Após a maciça produção intelectual não se vislumbrou uma transformação de fato da
educação física, porém as lições ficaram. O legado desse momento vanguardista foi o de expor o
“estrangeirismo” da educação física no Brasil e na escola, expor a estranheza que essa disciplina
causava em relação as demais num contexto geral escolar; penso que diferente, em certa medida do
momento de denúncia pelo qual Caparroz (2007) se refere. A inversão da educação física de prática
5
médica para uma prática pedagógica, conforme discutiu Castellani Filho (1998), sustentou-se até o
processo que a regulamentou e culminou em toda uma incerteza da área, novamente, como
explicitado no inicio do texto. Desse modo, ser professor ou ser médico passou a constituir uma
individualidade dos profissionais da área e o modo de tratamento de um conteúdo na escola, nesse
caso saúde, passa a ser uma questão ética.

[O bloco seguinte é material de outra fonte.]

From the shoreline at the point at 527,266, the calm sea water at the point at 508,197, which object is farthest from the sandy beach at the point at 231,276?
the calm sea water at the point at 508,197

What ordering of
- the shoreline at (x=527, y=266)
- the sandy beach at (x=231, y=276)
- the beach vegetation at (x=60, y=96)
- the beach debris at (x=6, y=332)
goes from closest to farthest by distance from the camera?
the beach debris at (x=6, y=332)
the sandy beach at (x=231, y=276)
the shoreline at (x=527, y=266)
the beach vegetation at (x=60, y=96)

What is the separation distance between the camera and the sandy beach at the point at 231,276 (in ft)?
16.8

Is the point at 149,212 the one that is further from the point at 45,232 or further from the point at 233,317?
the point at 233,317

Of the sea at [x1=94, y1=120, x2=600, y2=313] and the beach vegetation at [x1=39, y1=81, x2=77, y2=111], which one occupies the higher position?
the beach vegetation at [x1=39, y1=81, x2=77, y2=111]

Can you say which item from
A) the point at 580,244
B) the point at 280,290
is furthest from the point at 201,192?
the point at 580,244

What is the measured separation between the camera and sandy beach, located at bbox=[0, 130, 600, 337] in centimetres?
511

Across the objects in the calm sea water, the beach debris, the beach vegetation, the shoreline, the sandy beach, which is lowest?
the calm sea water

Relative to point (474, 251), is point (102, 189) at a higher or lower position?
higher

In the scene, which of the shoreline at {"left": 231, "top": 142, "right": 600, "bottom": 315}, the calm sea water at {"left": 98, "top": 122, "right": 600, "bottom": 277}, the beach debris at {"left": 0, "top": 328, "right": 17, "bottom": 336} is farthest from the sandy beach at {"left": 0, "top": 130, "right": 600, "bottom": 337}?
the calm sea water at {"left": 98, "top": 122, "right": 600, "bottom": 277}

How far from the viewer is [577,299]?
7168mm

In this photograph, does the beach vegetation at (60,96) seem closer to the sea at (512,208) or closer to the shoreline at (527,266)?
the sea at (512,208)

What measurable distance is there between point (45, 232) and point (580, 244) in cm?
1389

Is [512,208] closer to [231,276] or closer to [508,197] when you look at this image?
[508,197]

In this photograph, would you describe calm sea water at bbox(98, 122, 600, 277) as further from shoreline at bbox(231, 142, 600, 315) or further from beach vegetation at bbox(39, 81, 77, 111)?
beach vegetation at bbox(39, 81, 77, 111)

Faz-se necessário o debate ético na medida em que esse é balizador da atuação
profissional, portanto, relaciona-se com o tipo de abordagem na sala de aula. Nosso código de ética,
segundo Drumond (2004), está adaptado do código bioético, mais geral da medicina; assim, fica
claro o entendimento de uma educação física medicalizada guiada pela “responsabilidade” de
vigilância constante ou, como disse Soares (2001), no controle da conduta saudável dos alunos.

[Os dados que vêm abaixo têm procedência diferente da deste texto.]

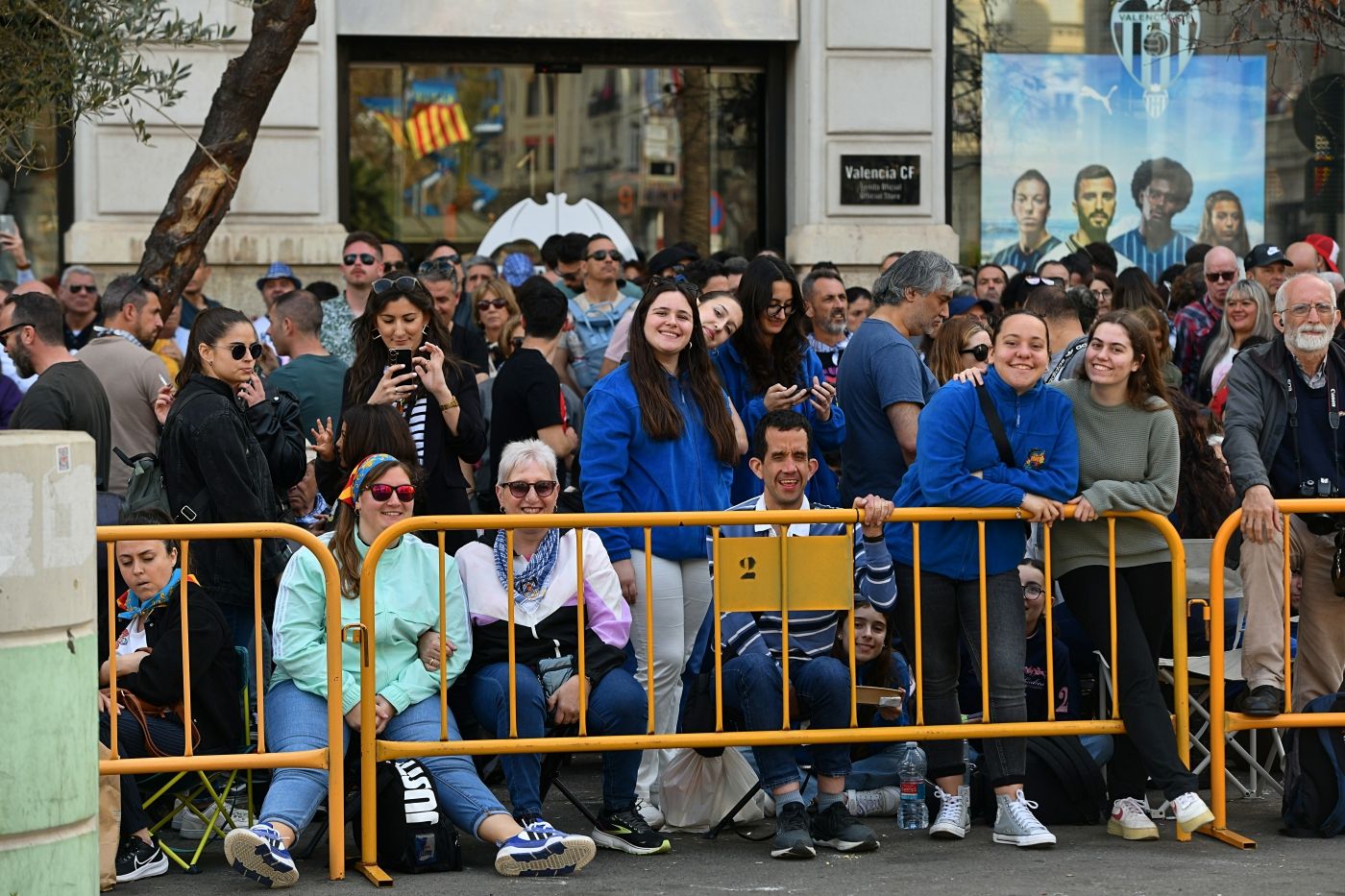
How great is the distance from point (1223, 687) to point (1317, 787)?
0.50 meters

Entre a educação física como prática médica transplantada no espaço escolar e a educação
física construída na escola, como rigorosamente diferenciou Caparroz (2007), e seguindo pela ética
o trato com o conteúdo, recorro a proposta de Assis (2001) de reinventar o esporte na escola como
forma de reinventar a própria educação física, porém lançando mão do conteúdo saúde: a idéia é
produzir junto aos alunos novos significados e novos sentidos para a relação educação física-saúde,
substituindo a solução médica pela problematização dessa relação enquanto um tema de aula. Nesse
sentido, assumindo posicionamento de uma ampliação do conceito ético aos professores da
educação física, que conte além das ciências biológicas e médicas a filosofia, o direito, a
antropologia, a ciência política, a teologia, a comunicação, a sociologia, a economia, a história.

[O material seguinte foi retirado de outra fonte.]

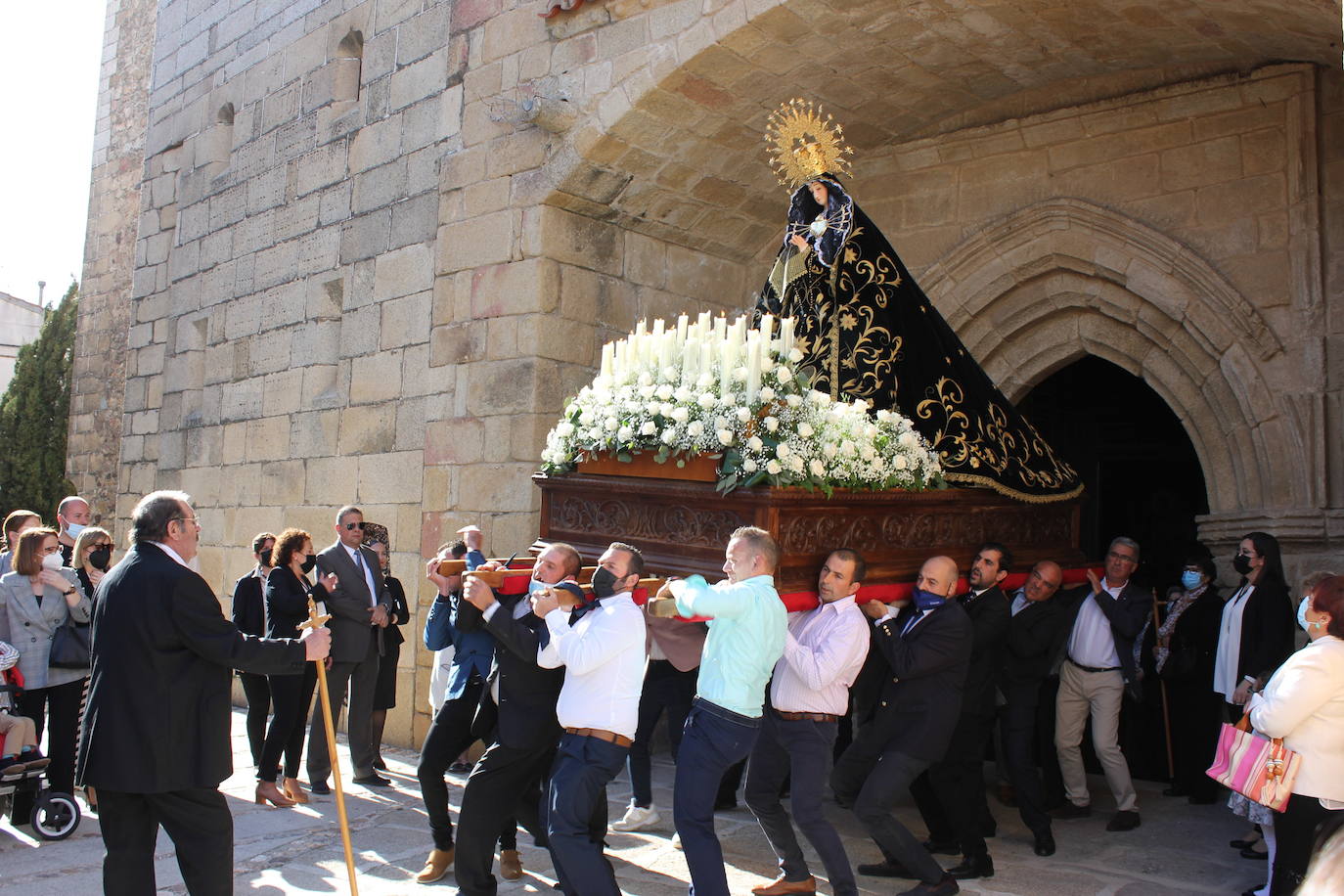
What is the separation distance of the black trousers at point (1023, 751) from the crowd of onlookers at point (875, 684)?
0.03 ft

Enfim: uma ética multidisciplinar em que a prática do professor de educação física não mais seja a
de remediar, solucionar medicamente; mas uma produção científica conceitual dialética.
CONSIDERAÇÕES FINAIS
Vimos, ao longo do texto, que a relação educação física-saúde é inerente a essa prática e
que os paradoxos dela atravessaram os tempos culminando numa crise de identidade que foi
suprida, teoricamente, por proposições que objetivavam a construção de uma pedagogia crítica da
educação física por meio de métodos didáticos de transformação e/ou reinvenção dos conteúdos, no
espaço escolar.
Diante disso, é necessário repensar essa relação não mais como uma forma medicalizada
das atividades e jogos primitivos, da forma de treinamento de movimentos e gestos, mas,
contrariando, compreendê-la como um problema pedagógico que, na escola, adquiri o formato de
tema de pesquisa e produção científica-escolar; assim, faz-se necessário assumir outro preceito
ético, que não seja médico, mas multidisciplinar.